Optimized Production Technology (OPT) is a production improvement concept used to reduce bottlenecks, increase throughput, reduce inventories and hence reduce overall manufacturing costs. It is mostly used in manufacturing assembly companies. First introduced by Eliyahu M. Goldratt as Theory of Constraints (TOC) in his book The Goal.
The fundamental theory is that the manufacturing assembly line can only produce at the rate of its bottlenecks. Three key performance indicators are used to monitor the results of performance in an assembly line,
- Throughput
- Inventory
- Operating Costs
There are 9 implementation rules in OPT:
- Balance the production flow to a consistent rate, to a drum beat. The benefit of this is to minimize the work-in-process inventory. Use Takt Time to determine this rate. Takt Time is the rate at which a product produced in order to meet with the market demand rate for the product.
- Optimal rates that the assembly line produces, the drum beat, should be at the rate the bottleneck rate is at. The non-bottleneck assembly stations should not be running at 100% their operating rate/speed. These non-bottleneck assembly stations should be rescheduled for less operating hours or their extra capacity redeployed for other uses or shutdown.

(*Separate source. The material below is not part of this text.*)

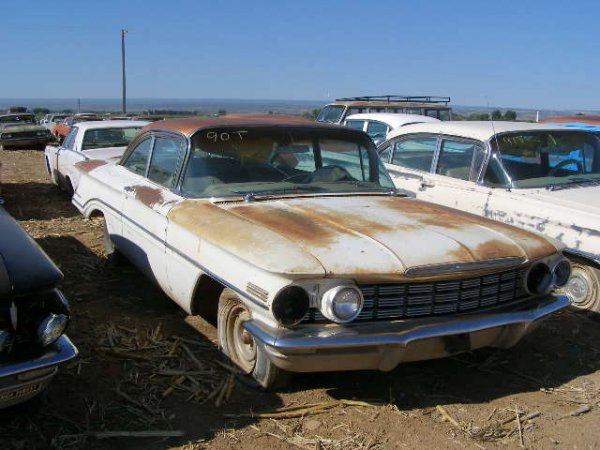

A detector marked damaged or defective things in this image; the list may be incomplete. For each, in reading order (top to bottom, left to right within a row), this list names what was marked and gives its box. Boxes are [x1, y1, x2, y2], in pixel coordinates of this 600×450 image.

- Effectiveness (activation) and Efficiency (utilization) are not the same. What Should We Do” and “What We Can Do” are not the same. Hence, optimal production scheduling should be done based on the constraints of the total assembly system’s bottle-necks. The benefit from this is reduction in work-in-progress inventories and tied up money in non-moving parts.
- Production downtime at bottlenecks reduces the total production rate of the assembly line. Hence, by improving the rate of productivity of bottleneck stations improves the total production rate of the assembly line. And vice versa, downtime at bottlenecks stations reduces total productivity rate of the assembly line.

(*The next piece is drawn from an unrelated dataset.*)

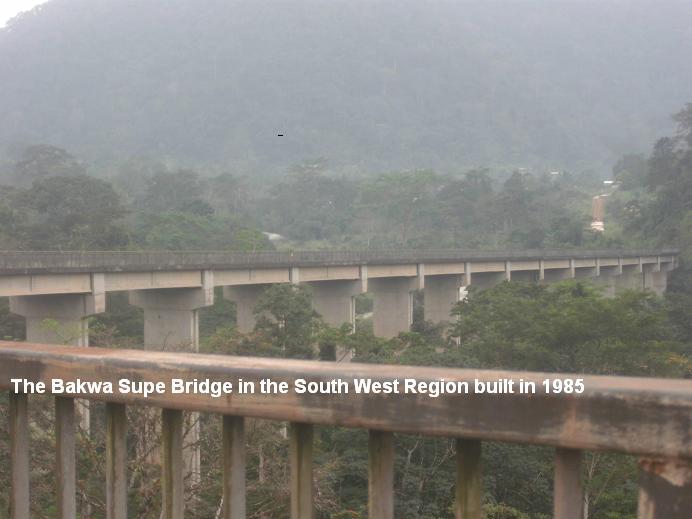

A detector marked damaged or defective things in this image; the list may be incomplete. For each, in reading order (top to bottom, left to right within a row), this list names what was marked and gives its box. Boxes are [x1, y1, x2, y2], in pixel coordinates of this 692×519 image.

rusty metal railing [1, 344, 692, 516]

- Improving productivity at non-bottleneck stations is useless effort unless; as this does not make the total productivity rate better. Instead it increases more ideal time and/or WIP inventory.
- WIP inventory should be maintained for the bottleneck workstations to process. This is to ensure bottleneck workstations have enough material to process and prevent it from shutting down due to lack of material to process. Hence, bottlenecks are affected both by its productivity and WIP Inventory.
- The transfer batch size should be smaller than the process batch size. Reduced in work-in-process inventory and better throughput is obtained when this is practiced.
- The process batch size should not be fix size. The process batch size at bottleneck workstations should be larger and the process batch size at non-bottleneck workstations should be smaller.
- Production scheduling should plan both on capacity and priority at the same time.
It is found that it would be best for small/medium size assembly companies to embark on using OPT to improve their assembly throughput, inventories and operating costs before deciding to implement Lean Manufacturing or Lean Six Sigma. It will also help the company to embark on getting certified to ISO9001 to put in place a document system and have a reliable quality system in place to ensure the benefits of OPT is properly documented and realized. Implementing OPT without proper quality management processes and documentations in place can lead to an implementation failure.